An ectopically induced HND is confined by boundary interactions of nucleosomes
We first applied the ChromHL model to an artificial system of a single HND with a well-defined nucleation point and no sequence-defined boundaries. Such an ectopic HND was created in experiments of Hathaway et al. by tethering HP1α to the Oct4 locus and inducing local H3K9me3 enrichment4. The experimentally determined H3K9me3 profiles decay to zero at distances of ~2,000 bp from the initiation site. We performed an optimisation with ChromHL to match this experimental H3K9me3 profile (Fig. 2D, Fig. S4). The heterochromatin spreading for this system is determined by three parameters: (i) The nucleosome binding activity of HP1 to H3K9me3-modified nucleosomes was estimated to be 10-fold stronger than that to unmodified H3K9 following previous publications18. (ii) The contact cooperativity value w for HP1-HP1 interaction has not been well defined in previous studies18,43,44. The best fit of the model to the H3K9me3 profile reported by Hathaway et al returned value of w = 4060. It is indicative of a significant positive binding cooperativity as compared to w = 1, which would represent independent binding of HP1 to adjacent nucleosomes. (iii) The parameter σ describes the “energetic boundary” between neighbouring chromatin packing types “e1” and “e2”. A value of σ = 1 would mean that this transition is not associated with energetic costs. However, for the ectopic HND our best fit required σ ~10-5. The magnitude of this σ-value is characteristic for highly cooperative transitions such as, for example, DNA melting45. The low value of σ ~10-5 means that the domains become intrinsically confined without additional DNA sequence-dependent contributions. This behaviour is different from endogenous HNDs considered below.

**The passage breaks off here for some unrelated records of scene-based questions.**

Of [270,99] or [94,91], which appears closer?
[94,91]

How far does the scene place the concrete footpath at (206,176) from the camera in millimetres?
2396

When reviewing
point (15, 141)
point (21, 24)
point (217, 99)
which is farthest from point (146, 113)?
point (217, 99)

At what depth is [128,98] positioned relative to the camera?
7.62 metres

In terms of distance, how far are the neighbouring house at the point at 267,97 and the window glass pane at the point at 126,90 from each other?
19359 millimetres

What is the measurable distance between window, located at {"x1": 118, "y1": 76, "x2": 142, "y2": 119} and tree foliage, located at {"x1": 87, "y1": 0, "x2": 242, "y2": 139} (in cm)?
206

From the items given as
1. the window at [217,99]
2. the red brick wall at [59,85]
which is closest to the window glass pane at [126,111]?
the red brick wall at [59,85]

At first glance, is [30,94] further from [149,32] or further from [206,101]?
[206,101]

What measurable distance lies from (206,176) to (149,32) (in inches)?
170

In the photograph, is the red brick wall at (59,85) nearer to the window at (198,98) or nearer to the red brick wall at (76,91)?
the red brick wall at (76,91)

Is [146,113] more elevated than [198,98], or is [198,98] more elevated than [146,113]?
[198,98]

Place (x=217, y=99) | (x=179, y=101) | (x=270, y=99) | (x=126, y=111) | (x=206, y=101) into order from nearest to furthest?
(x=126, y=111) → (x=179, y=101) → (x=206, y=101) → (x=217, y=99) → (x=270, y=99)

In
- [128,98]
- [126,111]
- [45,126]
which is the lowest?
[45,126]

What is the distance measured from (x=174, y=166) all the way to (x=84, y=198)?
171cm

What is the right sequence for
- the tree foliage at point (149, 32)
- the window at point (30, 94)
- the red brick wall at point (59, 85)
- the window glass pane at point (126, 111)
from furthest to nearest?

ChromHL predicts experimental maps of endogenous HNDs in living cells
The nucleation sites of endogenous HNDs are determined by the genomic location of PAX3/9, ADNP and L1 sequence motifs derived above. When combined, they allowed a good match between computationally predicted and experimental HND profiles as shown for an exemplary region in ESCs (Fig. 2E, F). In addition, taking into account CTCF binding led to even better match of theory and experiment (Fig. 2F) as opposed to the model without CTCF (Fig. 2E, Fig. S5). Thus, endogenous HNDs depend to a larger degree on the DNA sequence than the ectopic HND (Fig. 2D). On the other hand, adding strong nucleosome-nucleosome interactions with σ ~10-5 as in the ectopic example leads in the case of endogenous HNDs to merging of the neighbouring nanodomains, while the fine structure of the H3K9me3 profile is lost (Fig. S5, Fig. S7). In the case of the endogenous SUV39H HNDs, a better fit was obtained with σ ~1. This means that the energy of nucleosome-nucleosome interactions at HND boundary does not exhibit any abrupt change, and CTCF binding is the main determinant of boundary formation. This model results in a larger number of smaller HNDs as the DNA sequence introduces many additional constrains to HND sizes (Fig. S5, S7). Thus, ChromHL allows us to separate different contributions of genetic and epigenetic interactions to the domain boundaries.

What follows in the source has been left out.